Manuella Guiragossian, daughter of the world-renowned, Jerusalem-born artist, in conversation with Maya Jaggi, Artistic Director of Sea of Stories on the Gulf of Poets.

Event details

The world-renowned artist Paul Guiragossian was born in Jerusalem in 1926 to survivors of the Armenian genocide. Raised in orphanages, he learned to paint from Italian priests and on a scholarship to Florence. Doubly displaced in 1948, he made cosmopolitan Beirut his home, portraying mothers and children, outcasts and the destitute (he was awarded a knighthood by Pope John Paul II). His daughter Manuella, herself an artist, is co-editor of Paul Guiragossian: Displacing Modernity (2018), published in Milan on the 25th anniversary of her father’s death, as he is being widely rediscovered as a pioneer of Modernist art beyond Europe. His history made him acutely aware of the effects of exile on the body and soul. His colourful paintings fuse stained glass, Byzantine icons, ancient Egypt and the Arabesque, moving towards abstraction but never renouncing the human form. His daughter speaks to Maya Jaggi about a life marked by forced migration, civil war and blows of fate (such as losing his leg in an elevator accident), and about a transcendent art of the human condition.
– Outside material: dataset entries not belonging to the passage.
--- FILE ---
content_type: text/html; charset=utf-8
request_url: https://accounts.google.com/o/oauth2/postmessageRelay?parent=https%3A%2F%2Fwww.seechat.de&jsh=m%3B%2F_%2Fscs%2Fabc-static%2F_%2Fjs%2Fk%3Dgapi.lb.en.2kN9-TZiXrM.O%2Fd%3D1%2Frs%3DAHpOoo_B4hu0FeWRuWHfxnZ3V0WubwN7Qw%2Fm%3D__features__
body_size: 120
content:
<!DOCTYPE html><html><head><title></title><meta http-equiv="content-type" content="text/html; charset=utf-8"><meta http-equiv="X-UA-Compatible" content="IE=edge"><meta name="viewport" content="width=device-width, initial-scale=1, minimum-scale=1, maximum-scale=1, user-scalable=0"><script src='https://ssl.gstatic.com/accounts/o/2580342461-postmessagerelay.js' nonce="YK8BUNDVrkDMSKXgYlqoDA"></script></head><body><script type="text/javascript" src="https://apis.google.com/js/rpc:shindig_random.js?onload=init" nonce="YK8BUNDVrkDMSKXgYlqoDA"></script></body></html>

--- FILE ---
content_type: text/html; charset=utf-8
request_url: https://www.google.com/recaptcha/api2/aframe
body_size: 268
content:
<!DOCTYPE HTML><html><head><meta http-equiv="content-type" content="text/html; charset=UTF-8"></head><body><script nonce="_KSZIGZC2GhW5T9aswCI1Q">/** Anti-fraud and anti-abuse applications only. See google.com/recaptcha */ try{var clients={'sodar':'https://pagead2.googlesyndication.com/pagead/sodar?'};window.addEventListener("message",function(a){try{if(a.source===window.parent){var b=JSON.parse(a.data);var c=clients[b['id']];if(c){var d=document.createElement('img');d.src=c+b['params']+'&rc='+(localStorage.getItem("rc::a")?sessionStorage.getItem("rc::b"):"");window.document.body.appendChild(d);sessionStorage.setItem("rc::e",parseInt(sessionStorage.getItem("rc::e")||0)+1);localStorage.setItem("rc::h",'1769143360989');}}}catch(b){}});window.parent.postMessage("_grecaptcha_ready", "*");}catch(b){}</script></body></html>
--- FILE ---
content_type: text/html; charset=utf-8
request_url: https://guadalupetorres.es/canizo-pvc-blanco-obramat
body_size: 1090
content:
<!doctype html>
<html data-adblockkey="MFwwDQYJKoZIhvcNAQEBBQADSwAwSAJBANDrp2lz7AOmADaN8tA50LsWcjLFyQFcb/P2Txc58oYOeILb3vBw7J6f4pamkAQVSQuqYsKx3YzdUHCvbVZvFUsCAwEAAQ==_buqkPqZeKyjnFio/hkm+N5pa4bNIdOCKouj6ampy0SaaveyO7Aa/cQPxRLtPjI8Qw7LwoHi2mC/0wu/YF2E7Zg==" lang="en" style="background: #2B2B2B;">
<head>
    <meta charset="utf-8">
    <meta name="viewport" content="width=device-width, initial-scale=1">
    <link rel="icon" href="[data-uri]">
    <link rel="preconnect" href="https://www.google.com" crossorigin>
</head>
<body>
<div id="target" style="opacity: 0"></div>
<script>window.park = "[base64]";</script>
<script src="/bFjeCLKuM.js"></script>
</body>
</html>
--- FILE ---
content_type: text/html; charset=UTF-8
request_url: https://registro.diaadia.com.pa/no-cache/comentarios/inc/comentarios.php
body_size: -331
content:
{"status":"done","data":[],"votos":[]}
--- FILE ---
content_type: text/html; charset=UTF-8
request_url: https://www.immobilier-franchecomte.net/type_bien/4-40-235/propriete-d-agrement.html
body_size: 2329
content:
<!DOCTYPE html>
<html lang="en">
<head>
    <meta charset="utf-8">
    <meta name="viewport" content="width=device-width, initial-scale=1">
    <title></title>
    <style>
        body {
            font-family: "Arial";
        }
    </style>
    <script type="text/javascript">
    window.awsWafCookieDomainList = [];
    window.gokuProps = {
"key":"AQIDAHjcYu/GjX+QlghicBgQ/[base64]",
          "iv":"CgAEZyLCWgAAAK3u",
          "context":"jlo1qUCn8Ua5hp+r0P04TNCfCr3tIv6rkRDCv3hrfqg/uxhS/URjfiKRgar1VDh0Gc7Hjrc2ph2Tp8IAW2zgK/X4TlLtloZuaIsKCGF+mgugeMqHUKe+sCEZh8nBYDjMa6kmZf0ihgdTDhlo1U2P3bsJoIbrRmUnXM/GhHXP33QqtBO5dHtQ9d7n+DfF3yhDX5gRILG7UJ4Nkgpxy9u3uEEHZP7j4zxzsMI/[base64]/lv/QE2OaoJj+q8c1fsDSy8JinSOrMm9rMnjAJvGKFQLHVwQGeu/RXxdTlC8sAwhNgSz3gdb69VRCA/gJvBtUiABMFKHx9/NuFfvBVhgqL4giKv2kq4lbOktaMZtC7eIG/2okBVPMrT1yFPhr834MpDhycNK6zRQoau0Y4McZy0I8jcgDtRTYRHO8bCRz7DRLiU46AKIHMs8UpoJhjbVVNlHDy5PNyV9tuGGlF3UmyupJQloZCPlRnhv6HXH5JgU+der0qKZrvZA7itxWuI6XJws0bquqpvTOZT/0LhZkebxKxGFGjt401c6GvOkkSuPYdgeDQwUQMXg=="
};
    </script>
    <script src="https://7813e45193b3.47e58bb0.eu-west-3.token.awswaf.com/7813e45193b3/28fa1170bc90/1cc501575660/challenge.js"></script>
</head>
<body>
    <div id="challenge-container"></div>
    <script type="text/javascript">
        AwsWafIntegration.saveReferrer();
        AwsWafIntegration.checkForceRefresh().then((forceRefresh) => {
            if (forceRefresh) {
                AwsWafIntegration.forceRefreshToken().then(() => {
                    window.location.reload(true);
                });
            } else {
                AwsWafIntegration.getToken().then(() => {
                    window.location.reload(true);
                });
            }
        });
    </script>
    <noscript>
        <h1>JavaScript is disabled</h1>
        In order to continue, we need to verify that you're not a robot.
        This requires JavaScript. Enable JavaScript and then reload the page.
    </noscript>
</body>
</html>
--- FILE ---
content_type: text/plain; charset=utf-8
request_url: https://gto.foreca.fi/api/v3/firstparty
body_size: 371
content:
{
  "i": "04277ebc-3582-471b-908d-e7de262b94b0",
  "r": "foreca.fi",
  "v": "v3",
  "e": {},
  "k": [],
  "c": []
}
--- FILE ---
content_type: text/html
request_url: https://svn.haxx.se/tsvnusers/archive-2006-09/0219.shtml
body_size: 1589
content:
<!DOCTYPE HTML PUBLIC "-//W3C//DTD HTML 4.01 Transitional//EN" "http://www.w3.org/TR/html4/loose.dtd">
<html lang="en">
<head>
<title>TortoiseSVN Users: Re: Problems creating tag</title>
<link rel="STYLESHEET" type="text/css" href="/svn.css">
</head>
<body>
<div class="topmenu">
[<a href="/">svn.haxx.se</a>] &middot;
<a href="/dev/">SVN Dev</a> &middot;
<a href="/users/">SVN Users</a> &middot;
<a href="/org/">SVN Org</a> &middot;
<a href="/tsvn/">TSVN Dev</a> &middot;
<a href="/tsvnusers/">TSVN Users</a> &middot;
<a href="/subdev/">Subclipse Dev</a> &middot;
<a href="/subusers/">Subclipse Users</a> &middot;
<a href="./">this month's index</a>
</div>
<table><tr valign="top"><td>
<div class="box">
MANUELLA GUIRAGOSSIAN is an artist and the youngest daughter of Paul Guiragossian (1926-93). She is President of the Paul Guiragossian Foundation in Lebanon, established in 2011 by the late artist’s wife and children to preserve and promote his legacy. She is co-editor with Sam Bardaouil and Till Fellrath of the monograph Paul Guiragossian: Displacing Modernity (2018), published by Silvana Editoriale in Milan. Manuella’s father taught her from childhood to be creative through storytelling, drawing and making flip books, leading to her early interest in cartoons and animation. She has a BFA in Film and Video from the California Institute of the Arts. She has participated in group exhibitions, art fairs and solo shows around the world. Some of her work is based on childhood drawings she made during the Lebanese civil war, which her father signed, dated and preserved, and which she rediscovered after his death during her work on his archive. paulguiragossian.com

MAYA JAGGI is Director and co-presenter of Suoni dal Golfo’s Sea of Stories on the Gulf of Poets. A writer, critic, cultural journalist, consultant and artistic director in London, where she was born, she has reported from five continents and interviewed 14 Nobel prizewinners among hundreds of cultural figures, from Günter Grass and Umberto Eco to Salman Rushdie and Edward Said. Her writing on global art, literature and music appears in the Financial Times, New York Review of Books, New York Times and Words Without Borders – where she is Critic at Large – and she contributes to the BBC. She was a leading profile writer and critic for the Guardian newspaper’s Review in 1999-2015, and is ‘one of Britain’s most respected arts journalists,’ according to the Open University, which awarded her an honorary doctorate in 2012. She has been an Associate Fellow of Warwick University, a DAAD Arts and Media Fellow in Berlin and an EU Senior Expert in Cultural Journalism in post-Soviet Europe. She holds degrees from Oxford University and the London School of Economics.

This conversation is part of the Lebanese focus of Sea of Stories on the Gulf of Poets. The talk will be in English with simultaneous translation into Italian.